Question

If velocity $V$, energy $E$ and time $T$ are chosen as fundamental quantities then dimensional representation of surface tension in this system will be

• A. $E^{1}V^{-2}T^{-2}$
• B. $E^{1}V^{-1}T^{-2}$
• C. $E^{-2}V^{-1}T^{-3}$
• D. $E^{1}V^{-2}T^{-1}$

Hint:

Surface tension can also be thought of as Energy per unit Area ($E/L^2$). Since $V=L/T$, then $L^2 = V^2T^2$, making $S = E/(V^2T^2) = EV^{-2}T^{-2}$.

Answer 1

The Correct Option is A

Step 1: Concept
Express surface tension ($S$) as $S \propto E^{a}V^{b}T^{c}$ and equate the dimensions of $M, L, T$ on both sides.

Step 2: Meaning
Surface tension is Force/Length, so $[S] = [MT^{-2}]$. Fundamental units are $V = [LT^{-1}]$, $E = [ML^{2}T^{-2}]$, and $T = [T]$.

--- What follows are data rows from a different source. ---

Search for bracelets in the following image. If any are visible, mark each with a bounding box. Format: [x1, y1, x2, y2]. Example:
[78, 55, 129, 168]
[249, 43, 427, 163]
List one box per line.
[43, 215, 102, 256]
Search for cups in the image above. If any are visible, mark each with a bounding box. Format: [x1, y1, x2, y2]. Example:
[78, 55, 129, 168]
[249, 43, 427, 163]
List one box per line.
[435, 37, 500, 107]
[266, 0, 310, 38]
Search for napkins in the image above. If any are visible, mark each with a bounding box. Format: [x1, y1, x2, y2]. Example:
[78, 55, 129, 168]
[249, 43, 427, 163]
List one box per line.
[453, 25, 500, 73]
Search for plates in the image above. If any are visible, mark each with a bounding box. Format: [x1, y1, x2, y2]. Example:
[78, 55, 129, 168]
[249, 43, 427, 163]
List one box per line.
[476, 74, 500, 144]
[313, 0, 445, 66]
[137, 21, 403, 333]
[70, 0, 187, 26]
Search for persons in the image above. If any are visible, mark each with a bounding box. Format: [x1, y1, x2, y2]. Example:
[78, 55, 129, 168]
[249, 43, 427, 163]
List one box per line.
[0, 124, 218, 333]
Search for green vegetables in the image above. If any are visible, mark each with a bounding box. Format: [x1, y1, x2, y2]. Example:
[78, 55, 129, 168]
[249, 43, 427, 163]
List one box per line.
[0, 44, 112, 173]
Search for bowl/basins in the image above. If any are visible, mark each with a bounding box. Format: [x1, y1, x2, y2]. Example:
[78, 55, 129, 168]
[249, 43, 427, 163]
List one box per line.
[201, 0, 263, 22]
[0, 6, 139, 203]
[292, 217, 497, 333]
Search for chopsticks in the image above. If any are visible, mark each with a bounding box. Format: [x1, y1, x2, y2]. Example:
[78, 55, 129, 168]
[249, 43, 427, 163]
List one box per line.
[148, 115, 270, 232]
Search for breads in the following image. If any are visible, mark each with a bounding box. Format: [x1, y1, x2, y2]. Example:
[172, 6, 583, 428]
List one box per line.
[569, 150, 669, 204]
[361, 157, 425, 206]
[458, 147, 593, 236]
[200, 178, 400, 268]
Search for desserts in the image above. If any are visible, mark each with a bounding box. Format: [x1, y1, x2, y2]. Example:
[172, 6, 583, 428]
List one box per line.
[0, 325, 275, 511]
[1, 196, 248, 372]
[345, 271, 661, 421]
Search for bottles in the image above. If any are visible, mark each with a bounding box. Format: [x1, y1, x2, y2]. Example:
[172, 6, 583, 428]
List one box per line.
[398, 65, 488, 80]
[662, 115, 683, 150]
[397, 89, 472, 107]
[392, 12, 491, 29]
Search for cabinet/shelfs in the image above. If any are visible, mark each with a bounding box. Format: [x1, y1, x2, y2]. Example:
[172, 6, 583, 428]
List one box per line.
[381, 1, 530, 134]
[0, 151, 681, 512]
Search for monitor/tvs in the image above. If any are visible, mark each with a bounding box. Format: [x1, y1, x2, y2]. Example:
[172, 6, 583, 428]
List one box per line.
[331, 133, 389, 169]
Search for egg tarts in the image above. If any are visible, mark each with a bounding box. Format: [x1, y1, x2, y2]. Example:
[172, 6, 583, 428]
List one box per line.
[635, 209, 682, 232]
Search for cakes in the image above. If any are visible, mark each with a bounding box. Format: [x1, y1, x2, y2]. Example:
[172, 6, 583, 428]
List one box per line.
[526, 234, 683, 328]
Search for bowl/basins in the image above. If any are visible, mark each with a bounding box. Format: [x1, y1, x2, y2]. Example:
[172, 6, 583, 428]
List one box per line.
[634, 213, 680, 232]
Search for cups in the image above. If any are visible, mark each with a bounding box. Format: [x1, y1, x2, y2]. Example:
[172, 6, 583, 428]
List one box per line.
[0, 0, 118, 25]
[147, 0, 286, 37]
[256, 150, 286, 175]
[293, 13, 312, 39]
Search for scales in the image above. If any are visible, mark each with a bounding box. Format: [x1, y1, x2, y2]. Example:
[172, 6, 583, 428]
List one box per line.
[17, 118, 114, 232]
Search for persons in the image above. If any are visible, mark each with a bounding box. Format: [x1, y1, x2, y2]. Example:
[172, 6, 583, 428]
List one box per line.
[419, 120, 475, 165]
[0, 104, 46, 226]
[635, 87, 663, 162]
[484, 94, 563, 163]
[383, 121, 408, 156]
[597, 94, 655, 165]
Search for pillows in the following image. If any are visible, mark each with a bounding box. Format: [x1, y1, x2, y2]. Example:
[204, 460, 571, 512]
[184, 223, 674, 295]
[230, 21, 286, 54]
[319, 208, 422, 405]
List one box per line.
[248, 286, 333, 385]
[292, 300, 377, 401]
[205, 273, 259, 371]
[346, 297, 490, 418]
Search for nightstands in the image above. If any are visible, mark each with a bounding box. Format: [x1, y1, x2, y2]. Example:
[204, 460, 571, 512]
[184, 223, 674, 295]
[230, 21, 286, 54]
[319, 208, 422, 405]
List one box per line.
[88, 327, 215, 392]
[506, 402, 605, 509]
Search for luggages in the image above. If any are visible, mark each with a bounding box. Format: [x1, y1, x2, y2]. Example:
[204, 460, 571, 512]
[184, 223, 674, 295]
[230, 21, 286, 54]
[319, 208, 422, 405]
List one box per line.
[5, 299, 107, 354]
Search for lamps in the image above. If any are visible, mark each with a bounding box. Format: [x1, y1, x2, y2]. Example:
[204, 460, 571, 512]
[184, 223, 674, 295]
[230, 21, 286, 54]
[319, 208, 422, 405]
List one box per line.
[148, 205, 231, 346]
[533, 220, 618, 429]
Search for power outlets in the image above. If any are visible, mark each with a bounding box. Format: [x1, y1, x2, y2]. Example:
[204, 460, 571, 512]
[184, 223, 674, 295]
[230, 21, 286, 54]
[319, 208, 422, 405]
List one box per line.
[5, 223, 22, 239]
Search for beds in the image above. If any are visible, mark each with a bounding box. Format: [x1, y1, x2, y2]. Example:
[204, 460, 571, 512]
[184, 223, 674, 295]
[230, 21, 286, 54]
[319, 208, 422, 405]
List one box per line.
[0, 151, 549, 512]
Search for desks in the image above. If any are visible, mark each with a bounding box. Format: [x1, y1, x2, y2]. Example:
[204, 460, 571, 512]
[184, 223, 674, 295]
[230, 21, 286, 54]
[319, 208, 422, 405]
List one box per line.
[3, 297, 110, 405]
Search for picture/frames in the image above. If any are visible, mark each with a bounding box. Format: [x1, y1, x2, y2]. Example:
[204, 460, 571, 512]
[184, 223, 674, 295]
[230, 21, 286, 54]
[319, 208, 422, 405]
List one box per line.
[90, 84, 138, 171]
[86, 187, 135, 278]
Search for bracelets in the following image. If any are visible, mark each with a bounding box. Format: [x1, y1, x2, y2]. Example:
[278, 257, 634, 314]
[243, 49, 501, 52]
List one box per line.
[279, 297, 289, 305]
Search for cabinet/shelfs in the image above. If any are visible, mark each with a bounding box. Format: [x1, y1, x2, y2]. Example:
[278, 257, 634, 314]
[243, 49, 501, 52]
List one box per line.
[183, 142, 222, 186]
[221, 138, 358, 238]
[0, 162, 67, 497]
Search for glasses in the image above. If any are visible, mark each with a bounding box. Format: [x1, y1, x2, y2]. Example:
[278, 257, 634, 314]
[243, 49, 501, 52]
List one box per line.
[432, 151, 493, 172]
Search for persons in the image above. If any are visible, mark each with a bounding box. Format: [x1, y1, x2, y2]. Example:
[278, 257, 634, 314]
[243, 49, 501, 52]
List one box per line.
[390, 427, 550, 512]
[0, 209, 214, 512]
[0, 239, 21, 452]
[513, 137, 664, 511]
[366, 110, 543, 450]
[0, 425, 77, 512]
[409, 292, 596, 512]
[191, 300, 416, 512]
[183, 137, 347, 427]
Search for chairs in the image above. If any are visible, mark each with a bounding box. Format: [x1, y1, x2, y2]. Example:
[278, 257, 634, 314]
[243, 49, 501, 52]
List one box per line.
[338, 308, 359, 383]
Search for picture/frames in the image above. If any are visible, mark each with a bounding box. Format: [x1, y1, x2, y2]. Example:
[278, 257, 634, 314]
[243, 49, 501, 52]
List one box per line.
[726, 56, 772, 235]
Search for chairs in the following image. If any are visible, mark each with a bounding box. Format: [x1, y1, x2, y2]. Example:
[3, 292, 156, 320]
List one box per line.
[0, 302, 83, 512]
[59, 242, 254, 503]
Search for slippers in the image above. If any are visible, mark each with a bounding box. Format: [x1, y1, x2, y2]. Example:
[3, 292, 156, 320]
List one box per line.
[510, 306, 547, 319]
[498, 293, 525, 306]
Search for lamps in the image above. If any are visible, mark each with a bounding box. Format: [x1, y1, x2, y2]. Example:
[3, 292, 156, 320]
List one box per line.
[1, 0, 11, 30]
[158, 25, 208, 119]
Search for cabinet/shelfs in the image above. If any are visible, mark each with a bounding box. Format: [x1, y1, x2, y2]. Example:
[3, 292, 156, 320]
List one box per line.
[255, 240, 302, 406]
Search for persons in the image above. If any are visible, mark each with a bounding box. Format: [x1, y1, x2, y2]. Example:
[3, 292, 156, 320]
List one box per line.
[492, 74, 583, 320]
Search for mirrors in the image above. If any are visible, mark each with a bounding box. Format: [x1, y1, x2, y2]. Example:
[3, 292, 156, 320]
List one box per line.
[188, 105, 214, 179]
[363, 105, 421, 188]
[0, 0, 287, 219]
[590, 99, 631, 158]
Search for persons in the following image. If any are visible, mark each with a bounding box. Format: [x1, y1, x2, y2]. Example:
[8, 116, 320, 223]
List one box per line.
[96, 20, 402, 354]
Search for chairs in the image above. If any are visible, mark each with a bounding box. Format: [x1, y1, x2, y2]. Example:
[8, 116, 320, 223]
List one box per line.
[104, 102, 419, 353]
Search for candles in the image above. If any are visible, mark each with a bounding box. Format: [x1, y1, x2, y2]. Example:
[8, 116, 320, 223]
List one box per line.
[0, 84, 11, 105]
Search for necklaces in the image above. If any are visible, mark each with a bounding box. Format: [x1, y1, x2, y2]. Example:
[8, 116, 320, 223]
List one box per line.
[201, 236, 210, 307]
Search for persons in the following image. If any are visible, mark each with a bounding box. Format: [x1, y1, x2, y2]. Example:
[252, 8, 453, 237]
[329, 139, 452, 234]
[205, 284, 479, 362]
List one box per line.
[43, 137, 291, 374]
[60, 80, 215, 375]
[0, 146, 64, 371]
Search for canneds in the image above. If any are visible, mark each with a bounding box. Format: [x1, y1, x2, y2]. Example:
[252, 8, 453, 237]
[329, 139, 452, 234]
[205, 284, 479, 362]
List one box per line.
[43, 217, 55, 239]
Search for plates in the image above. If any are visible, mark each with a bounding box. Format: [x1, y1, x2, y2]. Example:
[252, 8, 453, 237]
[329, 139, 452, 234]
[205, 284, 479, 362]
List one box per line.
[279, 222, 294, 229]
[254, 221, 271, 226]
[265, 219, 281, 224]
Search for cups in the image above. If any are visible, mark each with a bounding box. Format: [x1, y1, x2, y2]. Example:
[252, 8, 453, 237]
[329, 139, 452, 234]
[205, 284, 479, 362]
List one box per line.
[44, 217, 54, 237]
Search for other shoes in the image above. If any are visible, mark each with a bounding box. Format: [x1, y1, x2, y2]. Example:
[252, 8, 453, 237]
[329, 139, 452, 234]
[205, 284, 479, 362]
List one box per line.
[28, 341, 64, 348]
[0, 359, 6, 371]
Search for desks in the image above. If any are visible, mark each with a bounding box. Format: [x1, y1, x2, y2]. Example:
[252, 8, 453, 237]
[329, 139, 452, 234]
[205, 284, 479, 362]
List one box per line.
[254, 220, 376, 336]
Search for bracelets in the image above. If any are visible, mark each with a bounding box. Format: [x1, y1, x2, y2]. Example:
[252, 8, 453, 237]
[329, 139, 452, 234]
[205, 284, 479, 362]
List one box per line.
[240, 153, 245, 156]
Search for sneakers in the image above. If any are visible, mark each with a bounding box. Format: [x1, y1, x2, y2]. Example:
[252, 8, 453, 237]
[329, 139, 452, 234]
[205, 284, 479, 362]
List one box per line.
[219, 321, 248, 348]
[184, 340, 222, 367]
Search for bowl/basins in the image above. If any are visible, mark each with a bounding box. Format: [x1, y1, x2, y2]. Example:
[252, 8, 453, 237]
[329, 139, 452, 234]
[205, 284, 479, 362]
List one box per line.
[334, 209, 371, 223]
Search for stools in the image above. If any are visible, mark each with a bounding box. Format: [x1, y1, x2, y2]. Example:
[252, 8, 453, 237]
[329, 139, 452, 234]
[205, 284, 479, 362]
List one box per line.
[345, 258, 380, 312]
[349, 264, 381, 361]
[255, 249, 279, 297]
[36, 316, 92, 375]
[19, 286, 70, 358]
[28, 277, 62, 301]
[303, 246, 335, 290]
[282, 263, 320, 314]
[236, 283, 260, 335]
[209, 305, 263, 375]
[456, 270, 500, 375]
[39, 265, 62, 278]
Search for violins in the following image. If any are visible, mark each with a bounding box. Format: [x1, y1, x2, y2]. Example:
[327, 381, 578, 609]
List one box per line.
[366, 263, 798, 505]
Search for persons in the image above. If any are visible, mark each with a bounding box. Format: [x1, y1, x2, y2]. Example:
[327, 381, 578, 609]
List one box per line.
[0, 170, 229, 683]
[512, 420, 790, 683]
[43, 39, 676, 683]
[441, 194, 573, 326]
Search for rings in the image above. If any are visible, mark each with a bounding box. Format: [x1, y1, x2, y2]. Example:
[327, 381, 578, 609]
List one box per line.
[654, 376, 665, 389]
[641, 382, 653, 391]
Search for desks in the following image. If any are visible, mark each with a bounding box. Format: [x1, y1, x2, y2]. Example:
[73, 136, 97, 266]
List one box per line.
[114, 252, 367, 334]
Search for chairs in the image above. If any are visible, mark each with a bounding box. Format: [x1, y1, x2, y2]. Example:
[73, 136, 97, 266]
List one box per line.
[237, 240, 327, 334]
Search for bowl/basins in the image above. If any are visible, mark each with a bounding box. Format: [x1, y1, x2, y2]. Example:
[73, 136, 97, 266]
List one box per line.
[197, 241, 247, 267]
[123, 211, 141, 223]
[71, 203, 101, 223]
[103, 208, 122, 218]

Step 3: Analysis $[MT^{-2}] = [ML^{2}T^{-2}]^{a} [LT^{-1}]^{b} [T]^{c} = M^{a} L^{2a+b} T^{-2a-b+c}$. Equating powers: $a=1$; $2a+b=0 \implies b=-2$; $-2a-b+c = -2 \implies -2(1)-(-2)+c = -2 \implies c=-2$.

Step 4: Conclusion
Substituting the values gives $E^{1}V^{-2}T^{-2}$.
Final Answer: (A)